Pasaron a otra sala, la tercera. Pendergast aún seguía el perfil de la moldura con la linterna. Por lo visto todas convergían en una media pilastra falsa de la pared del fondo, al lado de un gran arcón de la XX Dinastía, dorado y cubierto de intrincados relieves. El arcón estaba en una vitrina, intacta a pesar de la carnicería.

—¡Allí!

Pendergast se acercó, cogió una rueda rota de carro y la arrojó a la vitrina, rompiendo el cristal.

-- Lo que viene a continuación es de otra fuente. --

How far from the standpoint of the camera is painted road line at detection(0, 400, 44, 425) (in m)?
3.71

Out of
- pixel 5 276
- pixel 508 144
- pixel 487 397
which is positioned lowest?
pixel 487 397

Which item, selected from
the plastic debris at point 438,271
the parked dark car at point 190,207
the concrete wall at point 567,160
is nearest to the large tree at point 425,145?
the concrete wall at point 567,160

Después retrocedió y volvió a levantar la pistola para hacer saltar la antigua cerradura de bronce del arcón. Tras enfundarse la pistola, apartó la cerradura y los cristales rotos y levantó la tapa del macizo arcón. Dentro zumbaba y vibraba un gran generador. Sacó una navaja del bolsillo y cortó un cable. El generador se atascó, dio algunas sacudidas y se quedó inmóvil, dejando la tumba en una oscuridad y un silencio absolutos.

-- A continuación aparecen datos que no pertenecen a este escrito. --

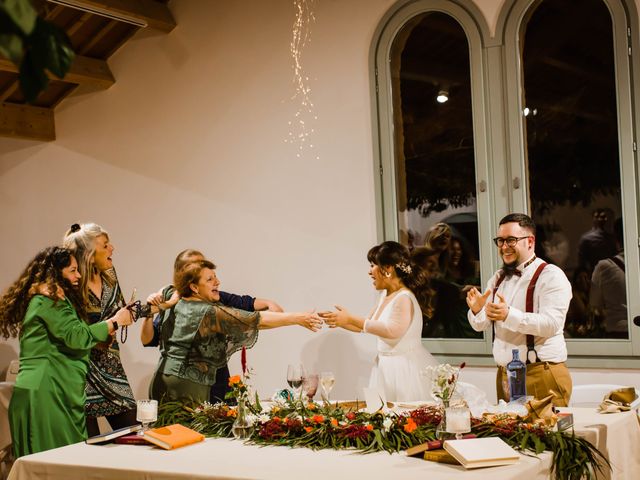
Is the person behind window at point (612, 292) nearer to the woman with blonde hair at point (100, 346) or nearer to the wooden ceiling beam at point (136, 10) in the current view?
the woman with blonde hair at point (100, 346)

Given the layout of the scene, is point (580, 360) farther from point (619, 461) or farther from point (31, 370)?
point (31, 370)

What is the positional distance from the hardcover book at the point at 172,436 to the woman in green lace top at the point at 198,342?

Pero el silencio no era total. Smithback percibió gritos y chillidos que llegaban de la parte delantera de la tumba. Pura histeria colectiva. Se levantó y enfocó la linterna en la oscuridad.

—¡Nora! —gritó—. ¡Nora!

De repente la luz encontró a alguien. Era un hombre de pie, medio escondido en un nicho del fondo. Al verlo, Smithback se llevó una sorpresa. Por un lado parecía un hombre elegantísimo, con corbata blanca y frac; sin embargo llevaba un antifaz, auriculares y un pequeño aparato en la mano, con aspecto de mando a distancia. Viendo lo quieto que estaba, Smithback pensó que quizá era otra proyección holográfica, pero justo entonces, como si le leyera el pensamiento, el hombre levantó una mano y se quitó el antifaz.

Sobre Pendergast, que había estado mirando fijamente al desconocido, el efecto del desenmascaramiento fue espectacular. Se puso rígido y sufrió una convulsión, como si hubiese recibido una descarga eléctrica. Su cara, siempre tan blanca, enrojeció de repente.

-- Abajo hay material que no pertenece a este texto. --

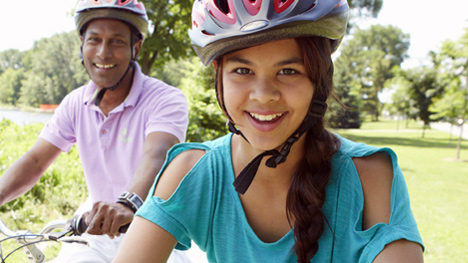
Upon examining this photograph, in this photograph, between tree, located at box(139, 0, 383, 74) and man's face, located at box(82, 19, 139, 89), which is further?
tree, located at box(139, 0, 383, 74)

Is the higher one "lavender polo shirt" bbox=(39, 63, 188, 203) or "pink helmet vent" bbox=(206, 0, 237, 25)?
"pink helmet vent" bbox=(206, 0, 237, 25)

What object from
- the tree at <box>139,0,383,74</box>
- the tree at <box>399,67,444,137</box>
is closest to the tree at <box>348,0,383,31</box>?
the tree at <box>399,67,444,137</box>

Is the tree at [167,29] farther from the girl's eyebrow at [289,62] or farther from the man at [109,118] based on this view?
the girl's eyebrow at [289,62]

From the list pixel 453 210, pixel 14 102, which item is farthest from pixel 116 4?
pixel 14 102

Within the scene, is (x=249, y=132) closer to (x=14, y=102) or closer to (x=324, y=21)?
(x=324, y=21)

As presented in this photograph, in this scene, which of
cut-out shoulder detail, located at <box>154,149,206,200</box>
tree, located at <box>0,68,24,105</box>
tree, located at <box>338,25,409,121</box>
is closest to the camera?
cut-out shoulder detail, located at <box>154,149,206,200</box>

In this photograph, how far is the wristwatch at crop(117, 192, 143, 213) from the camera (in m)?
2.17

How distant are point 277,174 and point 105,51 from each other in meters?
1.96

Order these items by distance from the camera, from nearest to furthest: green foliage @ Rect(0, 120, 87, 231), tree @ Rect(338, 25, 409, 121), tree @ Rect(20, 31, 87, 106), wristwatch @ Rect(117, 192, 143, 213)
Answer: wristwatch @ Rect(117, 192, 143, 213) < green foliage @ Rect(0, 120, 87, 231) < tree @ Rect(20, 31, 87, 106) < tree @ Rect(338, 25, 409, 121)

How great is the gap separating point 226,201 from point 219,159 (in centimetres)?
21

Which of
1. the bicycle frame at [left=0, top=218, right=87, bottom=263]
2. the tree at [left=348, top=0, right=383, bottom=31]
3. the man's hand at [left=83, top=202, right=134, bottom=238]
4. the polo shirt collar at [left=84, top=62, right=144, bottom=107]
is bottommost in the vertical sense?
the bicycle frame at [left=0, top=218, right=87, bottom=263]

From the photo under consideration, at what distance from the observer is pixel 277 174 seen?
1.84m

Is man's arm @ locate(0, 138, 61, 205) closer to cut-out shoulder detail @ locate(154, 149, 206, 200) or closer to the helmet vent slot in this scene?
cut-out shoulder detail @ locate(154, 149, 206, 200)

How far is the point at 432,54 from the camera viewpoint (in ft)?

Smithback tuvo la impresión de que la reacción del hombre del frac aún era más fuerte. Primero se puso en cuclillas con un gesto brusco y maquinal, como si quisiera saltar. Después se serenó y volvió a erguirse lentamente en toda su estatura.

—¡Tú! —dijo.

Recuperó un momento su inmovilidad. Acto seguido se quitó los auriculares y los tapones con una mano larga y fina y los dejó caer al suelo, muy despacio.

Smithback se llevó otra gran sorpresa. Acababa de reconocerlo. Era el jefe de Nora, Hugo Menzies, pero estaba muy cambiado. Tenía los ojos intensamente rojos, y le temblaban los brazos y las piernas. Su cara no estaba menos roja que la de Pendergast. Roja de ira.

La mano de Pendergast se acercó a la pistola, pero solo la desenfundó a medias, como si el agente se hubiera quedado paralizado.

—Diógenes... —dijo con voz ahogada.

Al mismo tiempo, Smithback oyó su nombre en un rincón del fondo, y al girarse vio a Nora, que se levantaba con dificultad apoyándose en Viola Maskelene. Pendergast, que también las había visto, las miró.

Justo entonces Menzies echó a correr con una rapidez inverosímil y desapareció en la oscuridad, por un lateral. Pendergast dio media vuelta, tensando el cuerpo para perseguirlo... pero volvió a girarse hacia Viola, con la cara crispada de indecisión.

Smithback corrió hacia las dos mujeres y las ayudó a levantarse. Pronto tuvo a su lado a Pendergast, que tomó a Viola en brazos.